Group of Plant/Microbe Interactions, Biotic Stress Unit, Institute of Plant Science and Resources (IPSR)
Okayama University, Japan
Fellowship Period: 06.2019-11.2019
Dr. SUZUKI received a Ph. D (1989) in virology from Tohoku University in Sendai, Japan. He currently serves as a full professor of IPSR, Okayama University and teaches a few courses to undergraduate and graduate students. SUZUKI Laboratory focuses on characterization of diverse viruses infecting phytopathogenic fungi and exploration of the interplays among plants/fungi/viruses. Recent achievements include the discovery of a neo-virus lifestyle exhibited by a (+)ssRNA virus and an unrelated dsRNA virus in a plant pathogenic fungus and of multilayer antiviral defense in fungi involving Dicer.
The ascomycetous fungus, Cryphonectria parasitica, causes one of the most destructive tree diseases, chestnut blight. Several viruses such as the prototype hypovirus CHV1, have previously been shown to reduce virulence (hypovirulence) of the host fungus. This property of viruses prompts many researchers to applied studies on biocontrol of chestnut blight as well as basic studies on both the fungus and its viruses. Despite the fact that C. parasitica supports the replication of many viruses, studies using living trees or at the field level was limited to those with CHV1.

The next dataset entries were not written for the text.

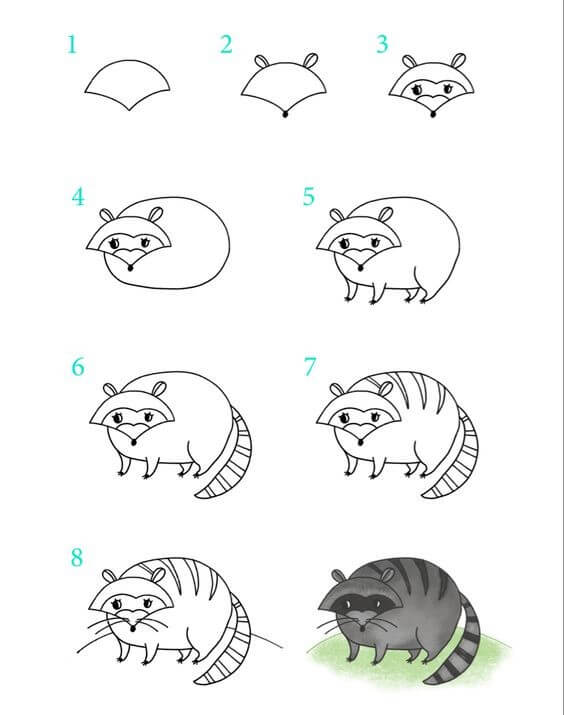 1
2
3
4
5
6
7
8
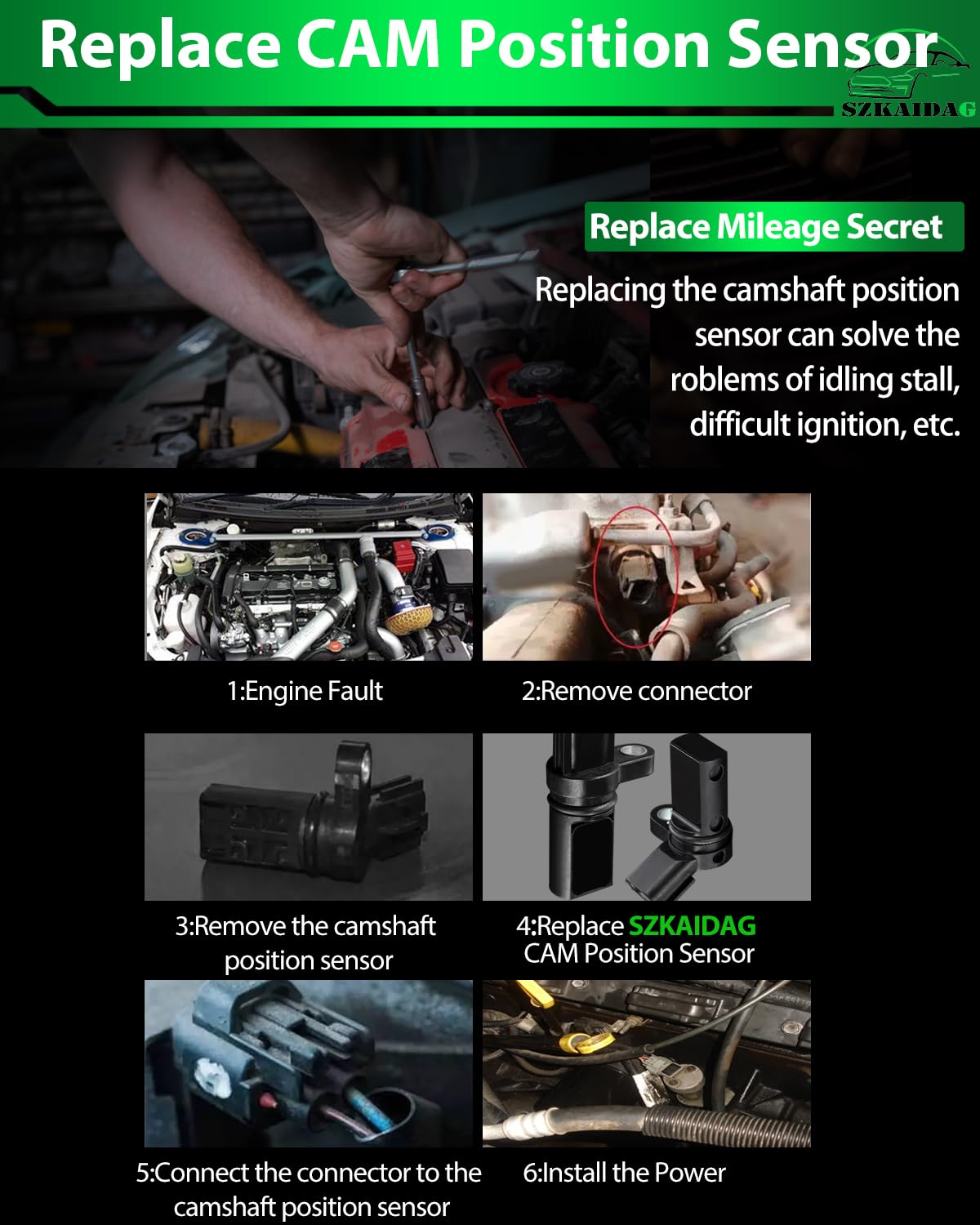 Replace CAM Position Sensor

SZKAIDAG

Replace Mileage Secret

Replacing the camshaft position sensor can solve the roblems of idling stall, difficult ignition, etc.

1:Engine Fault

2:Remove connector

3:Remove the camshaft position sensor

4:Replace SZKAIDAG CAM Position Sensor

5:Connect the connector to the camshaft position sensor

6:Install the Power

Here we tested diverse viruses for their hypovirulence induction, biocontrol potential, and in-tree spread using living trees in a greenhouse. The seven examined viruses are: CHV1 and its mutant, CHV1-Dp69, Cryphonectria hypovirus 2 (CHV2), CHV3, Cryphonectria mitovirus 1 (CpMV1), mycoreovirus 1 (MyRV1), and Rosellinia necatrix partitivirus 6 (RnPV6). These viruses are different from each other in genome structure. The collaborative research with Dr. Rigling showed their different in-planta behaviors and classified the viruses into four groups: I, CHV1, CHV1-Dp69, and CHV2; II, MyRV1; III, CHV3 and CpMV1; IV, RnPV6. The viruses of Group I had great biocontrol potential; that is, they could protect trees from the challenge by a virulent fungal strain, induce hypovirulence and spread efficiently in trees. Whereas MyRV1 (Group II) could induce high-levels of hypovirulence, it showed much less biocontrol potential, likely because of their inefficient virus spread. Group III showed poor performance in hypovirulence induction and bicocontrol, while they could move efficiently in trees. While RnPV6 (Group IV) was able to induce a moderate level of hypovirulence, it showed poor biocontrol potential possibly due to its inefficient in-tree spread. Thus, it is suggested that to exert great biocontrol effects viruses must be able to induce hypovirulence and spread efficiently in trees.